“I’m always excited to get on a YES board, they’re a small company with big ideas; always pushing the boat out and breaking convention. Being a proud owner of the pioneering, ‘short and fat’ YES 420 I was eager to get on the new YES Hybrid. A board believed to be the bastard offspring of YES’s legendary 420 and the PYL (pick your line); kind of like a Pitbull and Grizzly Bear’s love child.
I rode the Hybrid 161 for two days in January right after a heavy dump of snow. In your hand, the board is clearly well built with a nice finish and decent graphics. It has a medium to stiff flex on a directional camrock profile, the camber pitching 4mm in the middle – so not significantly aggressive. Inherited from the PLY is the tapered underbite, right in front of your toes. The 420’s genes are clear to see in the surface area displacement, it is wide in the waist through to the big bulbous nose (yet it is quite a bit longer).
“It is pretty wide, accommodating my big size 11 clown feet, I didn’t feel any toe drag, even on my optimistic Euro-carve attempts”

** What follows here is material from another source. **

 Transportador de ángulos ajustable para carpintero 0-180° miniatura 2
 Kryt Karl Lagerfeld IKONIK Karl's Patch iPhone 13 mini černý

Not one to ignore a dump, I got some sublime powder experiences on the Hybrid. This thing floats extremely well letting you sit up-right without having to work it too hard. It floats better than the 420 but isn’t as compact, meaning you can’t slash and turn as tight and responsively. On the plus side you’re not leaning back so much and having to manage your speed to avoid getting stuck. It manages well for a board of its size in tight tree runs.
I’m of the opinion that, whether you adjust your bindings or not, most boards can float well on powder – the Hybrid simply manages the flow of snow under the hull better than most, maintaining speed, stability and control, all without chucking snow in your face. Where powder boards, especially those of the rocker variety, fall down is back in on the piste (in groomers or chop). The 420 isn’t a great board on the piste, edges slip and it gets out of control at speed. The Hybrid eliminates this with efficiency, producing an exhilarating carving and charging experience.
The camber, although not as pronounced as some, really comes into effect producing great pop in and out or turns, and helps to really engage the underbite – which is no gimmick. It really digs in and holds, similar to Mervin’s magnitraction. The big nose and stiffness doesn’t deter turn engagement, it will take a bit of getting used to, but it really comes into its own on long fast carves, allowing you to get low and hold on for a rollercoaster ride. Some chatter will creep in on that big nose, but nothing to worry about. It is pretty wide, accommodating my big size 11 clown feet, I didn’t feel any toe drag, even on my optimistic Euro-carve attempts.
It is still a big old battleship, long, wide and stiff, so it will run down crud and plough through slush and pillows with ease. But in rutted out moguls at the end of the day, the board becomes a chore – you can’t win all the time.
The 161 isn’t a board for jibbing, you can press and butter with some effort, it pops an ollie pretty well, but again you have to work for it. The Hybrid’s PLY roots come into effect on the kickers and side hits, it jumps very well feeling stable and nimble in the air. It handles impact well and lets you off with a sketchy landing that a true camber might not.
All in all, I think the Hybrid will be a mainstay of YES’s line up for years to come, it ticks so many boxes. It would suit an intermediate to advanced freeride enthusiast that wants a wide board offering a premium powder ride with plenty of all-mountain abilities thrown in. Awesome job! A major favourite of mine.”